Sprint 2: Core Components (Week 3-4) - COMPLETED

Objectives: - Implement device memory and event storage - Create anomaly detection module - Build analysis modes

Deliverables: - event_store.py - Device event caching (Implemented) - device_memory.py - Vector database integration (Implemented) - anomaly_detection.py - Health scoring (Implemented) - analysis_modes.py - Mode definitions (Implemented) - Database integration for Event Store (Implemented - uses device_metrics) - Integration tests (Implemented)

Database Schema:

-- AI-related tables
CREATE TABLE ai_incident_patterns (
    id SERIAL PRIMARY KEY,
    device_id INTEGER REFERENCES devices(id),
    pattern_description TEXT NOT NULL,
    embedding VECTOR(768),  -- SentenceTransformer output dimension
    created_at TIMESTAMPTZ DEFAULT NOW(),
    severity VARCHAR(20)
);

CREATE TABLE ai_anomaly_logs (
    id SERIAL PRIMARY KEY,
    device_id INTEGER REFERENCES devices(id),
    health_score FLOAT NOT NULL,
    status VARCHAR(20) NOT NULL,  -- healthy, warning, critical
    metrics JSONB NOT NULL,
    created_at TIMESTAMPTZ DEFAULT NOW()
);

CREATE TABLE ai_reports (
    id SERIAL PRIMARY KEY,
    report_type VARCHAR(50) NOT NULL,  -- daily, incident, weekly
    site_id INTEGER REFERENCES sites(id),
    device_id INTEGER REFERENCES devices(id),
    content TEXT NOT NULL,
    generated_at TIMESTAMPTZ DEFAULT NOW(),
    mode VARCHAR(20) NOT NULL  -- maintenance, predictive, executive
);


Sprint 3: API Endpoints (Week 5)

Objectives: - Build natural language query API - Implement device analysis endpoints - Create report generation

Deliverables: - /api/ai/query - Natural language queries - /api/ai/analyze/{device_id} - Device analysis - /api/ai/predict/{device_id} - Anomaly prediction - /api/ai/report/{device_id} - Report generation - /api/ai/insights/{site_id} - Site-wide insights - API documentation (OpenAPI/Swagger) - Integration tests with mocked LLM responses


Sprint 4: Testing & Optimization (Week 6-7)

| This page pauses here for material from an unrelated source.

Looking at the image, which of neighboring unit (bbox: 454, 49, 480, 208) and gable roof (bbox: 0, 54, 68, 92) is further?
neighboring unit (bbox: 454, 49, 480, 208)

Objectives: - End-to-end testing - Performance optimization - Memory usage optimization

Deliverables: - E2E test suite (pytest) - Performance benchmarks (query response time) - Memory profiling and optimization - LLM response caching - Error handling and retry logic - Load testing (concurrent queries)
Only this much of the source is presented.